The application of R_flex and R_σ to reanalyse the data of the multi-domain urokinase-type plasminogen activator receptor (uPAR) (Mertens et al., 2012 ) demonstrates the suitability of these new metrics for systematic studies of domain flexibility. In this study the recalcitrant uPAR was investigated by solution SAXS due to an inability to crystallize the receptor, suggesting that the domains of uPAR may be flexible and hinting that perhaps such flexibility may also drive function.
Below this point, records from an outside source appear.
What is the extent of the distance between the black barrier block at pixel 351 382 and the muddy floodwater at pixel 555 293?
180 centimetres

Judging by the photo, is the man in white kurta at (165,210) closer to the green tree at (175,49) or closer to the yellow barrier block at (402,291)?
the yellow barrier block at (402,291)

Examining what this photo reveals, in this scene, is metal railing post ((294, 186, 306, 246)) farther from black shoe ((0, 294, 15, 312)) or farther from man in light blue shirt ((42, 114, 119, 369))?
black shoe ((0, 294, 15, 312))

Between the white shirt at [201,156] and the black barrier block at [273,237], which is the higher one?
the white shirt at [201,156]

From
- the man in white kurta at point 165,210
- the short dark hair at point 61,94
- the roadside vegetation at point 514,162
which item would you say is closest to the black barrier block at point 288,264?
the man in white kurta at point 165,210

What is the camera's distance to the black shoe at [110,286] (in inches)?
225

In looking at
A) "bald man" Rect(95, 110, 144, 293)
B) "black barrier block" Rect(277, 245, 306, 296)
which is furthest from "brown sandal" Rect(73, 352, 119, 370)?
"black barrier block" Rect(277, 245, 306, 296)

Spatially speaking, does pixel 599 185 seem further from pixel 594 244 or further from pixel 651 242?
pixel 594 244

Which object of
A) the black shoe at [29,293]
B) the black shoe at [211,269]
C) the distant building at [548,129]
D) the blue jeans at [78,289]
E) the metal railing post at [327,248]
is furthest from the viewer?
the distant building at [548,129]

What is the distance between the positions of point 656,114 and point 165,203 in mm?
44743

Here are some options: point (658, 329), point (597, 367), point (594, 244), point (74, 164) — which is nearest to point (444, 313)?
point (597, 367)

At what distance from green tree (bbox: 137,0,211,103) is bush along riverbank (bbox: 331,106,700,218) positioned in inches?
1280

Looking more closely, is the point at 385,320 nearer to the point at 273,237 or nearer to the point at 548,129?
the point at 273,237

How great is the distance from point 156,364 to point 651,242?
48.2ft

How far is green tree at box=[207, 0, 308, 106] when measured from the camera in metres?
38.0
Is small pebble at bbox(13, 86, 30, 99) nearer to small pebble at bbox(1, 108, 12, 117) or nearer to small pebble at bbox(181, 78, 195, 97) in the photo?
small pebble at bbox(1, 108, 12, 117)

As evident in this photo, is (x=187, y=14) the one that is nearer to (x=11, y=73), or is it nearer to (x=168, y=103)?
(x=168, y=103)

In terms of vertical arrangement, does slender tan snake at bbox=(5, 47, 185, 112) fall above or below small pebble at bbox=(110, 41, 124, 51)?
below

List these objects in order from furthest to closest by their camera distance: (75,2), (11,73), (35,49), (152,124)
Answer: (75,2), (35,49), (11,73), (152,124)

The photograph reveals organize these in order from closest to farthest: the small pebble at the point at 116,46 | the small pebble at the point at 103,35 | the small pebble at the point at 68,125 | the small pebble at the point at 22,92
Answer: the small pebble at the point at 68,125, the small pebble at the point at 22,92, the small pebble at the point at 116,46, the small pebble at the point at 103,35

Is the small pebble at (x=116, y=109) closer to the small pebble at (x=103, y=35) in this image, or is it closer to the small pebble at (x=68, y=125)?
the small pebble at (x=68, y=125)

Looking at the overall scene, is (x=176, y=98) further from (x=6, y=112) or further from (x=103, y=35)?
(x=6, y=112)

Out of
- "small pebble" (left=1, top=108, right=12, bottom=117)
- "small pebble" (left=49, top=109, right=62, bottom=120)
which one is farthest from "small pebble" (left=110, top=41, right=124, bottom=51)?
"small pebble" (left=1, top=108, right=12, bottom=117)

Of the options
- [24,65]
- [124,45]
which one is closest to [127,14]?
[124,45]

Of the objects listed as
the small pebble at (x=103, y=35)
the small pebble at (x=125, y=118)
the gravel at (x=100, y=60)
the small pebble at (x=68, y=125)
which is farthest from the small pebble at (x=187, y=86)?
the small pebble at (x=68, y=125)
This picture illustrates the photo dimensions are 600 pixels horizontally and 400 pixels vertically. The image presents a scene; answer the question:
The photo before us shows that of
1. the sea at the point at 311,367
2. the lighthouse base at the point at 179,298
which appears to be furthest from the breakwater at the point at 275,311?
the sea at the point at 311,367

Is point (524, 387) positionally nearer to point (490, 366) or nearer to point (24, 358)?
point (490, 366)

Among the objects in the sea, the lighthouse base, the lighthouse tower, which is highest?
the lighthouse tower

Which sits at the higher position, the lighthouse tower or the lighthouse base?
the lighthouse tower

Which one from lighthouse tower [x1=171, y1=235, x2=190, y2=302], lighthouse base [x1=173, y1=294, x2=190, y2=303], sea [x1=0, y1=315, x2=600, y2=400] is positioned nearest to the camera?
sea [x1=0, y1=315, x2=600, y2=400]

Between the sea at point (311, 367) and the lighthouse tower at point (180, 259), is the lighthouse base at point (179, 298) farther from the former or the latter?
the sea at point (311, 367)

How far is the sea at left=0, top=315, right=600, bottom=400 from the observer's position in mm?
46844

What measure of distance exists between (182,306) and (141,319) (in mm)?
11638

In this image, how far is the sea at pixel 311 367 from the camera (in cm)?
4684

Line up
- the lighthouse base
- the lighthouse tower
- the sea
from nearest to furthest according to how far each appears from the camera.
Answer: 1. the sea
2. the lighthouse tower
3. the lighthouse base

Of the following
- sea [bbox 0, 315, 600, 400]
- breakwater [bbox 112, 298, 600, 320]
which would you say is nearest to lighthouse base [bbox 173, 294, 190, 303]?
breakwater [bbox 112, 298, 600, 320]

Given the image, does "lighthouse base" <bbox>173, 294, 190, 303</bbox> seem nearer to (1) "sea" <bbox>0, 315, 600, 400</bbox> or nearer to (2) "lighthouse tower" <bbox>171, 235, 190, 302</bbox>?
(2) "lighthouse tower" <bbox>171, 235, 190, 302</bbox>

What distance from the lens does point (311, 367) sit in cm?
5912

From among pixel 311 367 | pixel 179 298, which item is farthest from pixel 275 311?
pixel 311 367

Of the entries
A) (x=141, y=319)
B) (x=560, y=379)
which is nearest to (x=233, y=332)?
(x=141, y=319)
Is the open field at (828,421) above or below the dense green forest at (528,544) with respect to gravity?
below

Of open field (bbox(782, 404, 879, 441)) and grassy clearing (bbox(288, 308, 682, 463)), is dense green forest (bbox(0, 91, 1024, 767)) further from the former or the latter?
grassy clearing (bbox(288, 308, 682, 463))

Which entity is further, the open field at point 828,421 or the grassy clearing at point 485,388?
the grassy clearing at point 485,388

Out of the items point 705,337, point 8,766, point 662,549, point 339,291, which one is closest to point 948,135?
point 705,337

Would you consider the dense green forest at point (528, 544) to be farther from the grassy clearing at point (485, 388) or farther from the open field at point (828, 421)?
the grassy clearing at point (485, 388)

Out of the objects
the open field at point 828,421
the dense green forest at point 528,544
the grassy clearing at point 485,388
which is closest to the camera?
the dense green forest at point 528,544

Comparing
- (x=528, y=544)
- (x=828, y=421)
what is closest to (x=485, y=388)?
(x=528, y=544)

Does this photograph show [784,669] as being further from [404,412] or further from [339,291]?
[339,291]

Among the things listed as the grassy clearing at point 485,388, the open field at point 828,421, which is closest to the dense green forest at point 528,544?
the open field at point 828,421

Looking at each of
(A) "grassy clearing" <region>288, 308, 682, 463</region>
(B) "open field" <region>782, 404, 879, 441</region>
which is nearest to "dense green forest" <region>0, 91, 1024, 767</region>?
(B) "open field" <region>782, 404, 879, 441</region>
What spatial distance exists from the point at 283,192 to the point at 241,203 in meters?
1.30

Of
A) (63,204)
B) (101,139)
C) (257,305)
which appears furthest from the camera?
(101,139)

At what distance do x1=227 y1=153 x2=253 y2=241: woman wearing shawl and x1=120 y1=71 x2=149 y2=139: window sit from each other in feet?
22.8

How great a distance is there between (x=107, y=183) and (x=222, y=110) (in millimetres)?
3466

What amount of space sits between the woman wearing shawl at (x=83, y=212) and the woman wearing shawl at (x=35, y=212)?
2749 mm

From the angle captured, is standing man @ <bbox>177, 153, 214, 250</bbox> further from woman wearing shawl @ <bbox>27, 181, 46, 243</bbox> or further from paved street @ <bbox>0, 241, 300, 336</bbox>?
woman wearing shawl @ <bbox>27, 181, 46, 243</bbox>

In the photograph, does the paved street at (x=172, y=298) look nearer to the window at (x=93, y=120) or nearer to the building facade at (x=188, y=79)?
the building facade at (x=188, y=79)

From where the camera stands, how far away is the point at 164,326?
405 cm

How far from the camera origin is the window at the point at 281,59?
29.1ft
The analysis demonstrated that the wild-type receptor was indeed flexible, compared with a stabilized mutant [for which the crystal structure of a closed conformation could be determined (Xu et al., 2012 )]. Using the metric R_flex the flexibility of wild-type uPAR – previously only qualitatively assessed (Fig. 7a) – is quantified as R_flex = ∼82% suggesting a nearly random conformation of the linkers (with a threshold of randomness derived from the pool of ∼85%). Conversely, the cysteine-bridged mutant of the receptor, uPAR^H47C-N259C, shows significantly reduced flexibility quantified by an R_flex = ∼45% (Fig. 7b).

Figure 7
Characterization of the flexibility of uPAR^WT and the mutated uPAR^H47C-N259C using EOM 2.0. (a) Size distributions (R_g) of uPAR^WT and uPAR^H47C-N259C, providing only a qualitative assessment through direct comparison of the distributions of the selected ensembles and the pool. (b) The metrics R_flex and R_σ enable characterization of the flexibility quantitatively, with R_flex = ∼82% and R_flex = ∼45%, for uPAR^WT and uPAR^H47C-N259C, respectively, reflecting a significant change in compactness of the particle upon mutation (with a threshold of randomness of ∼85% calculated from the pool).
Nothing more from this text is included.